The statistical analysis was performed using R software version 4.1.0 with a significance threshold set at p = 0.05. To assess normality, Shapiro–Wilk, and log-transformed methods were applied as necessary. A one-way analysis of variance (ANOVA) was conducted to analyse cortisol, MDA, and AOPP levels, with the Student–Newman–Keuls test used to determine the significance among means. Antioxidant enzyme levels were analysed with a Kruskal–Wallis one-way analysis, followed by Dunn’s test for posthoc analysis if significance was found, to evaluate potential differences between their means.

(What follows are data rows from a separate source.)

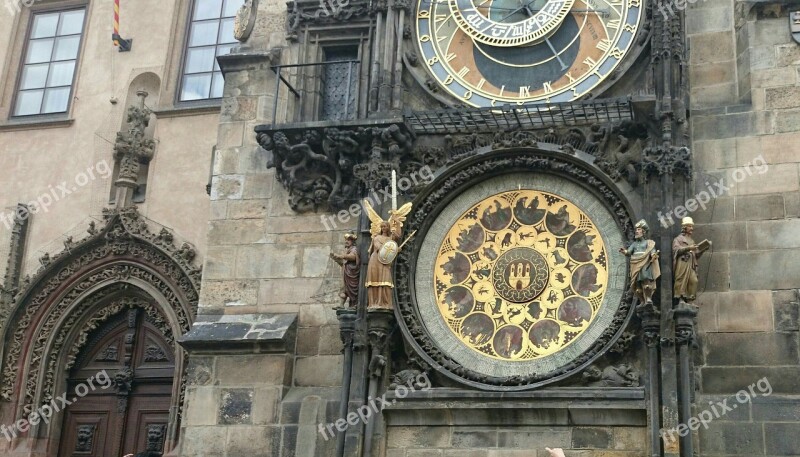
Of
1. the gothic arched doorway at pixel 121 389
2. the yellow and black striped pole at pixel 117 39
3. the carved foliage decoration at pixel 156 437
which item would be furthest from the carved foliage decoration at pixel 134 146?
the carved foliage decoration at pixel 156 437

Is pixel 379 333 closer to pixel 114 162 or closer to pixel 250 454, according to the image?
pixel 250 454

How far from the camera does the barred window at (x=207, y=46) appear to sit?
58.5ft

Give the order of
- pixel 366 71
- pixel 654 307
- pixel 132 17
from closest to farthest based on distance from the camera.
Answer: pixel 654 307
pixel 366 71
pixel 132 17

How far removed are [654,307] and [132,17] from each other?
10491 mm

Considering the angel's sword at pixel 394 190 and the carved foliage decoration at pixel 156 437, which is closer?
the angel's sword at pixel 394 190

Data on resting behaviour was not normally distributed and was analysed with a generalised linear mixed effects model (glmer) with a binomial error distribution fitted with a logit function using the lmer4 package in R. The number of seconds (normalised by the number of fish in the group) spent resting or swimming by the fish was used as the binomial variable. Water velocity, group size and their interaction were used in the model as predictors. A variable accounting for the experimental groups of fish examined in the same experiment with the three water velocities was input as a random factor to account for data independence. An observation-level random variable was introduced to the model to adjust for overdispersion66.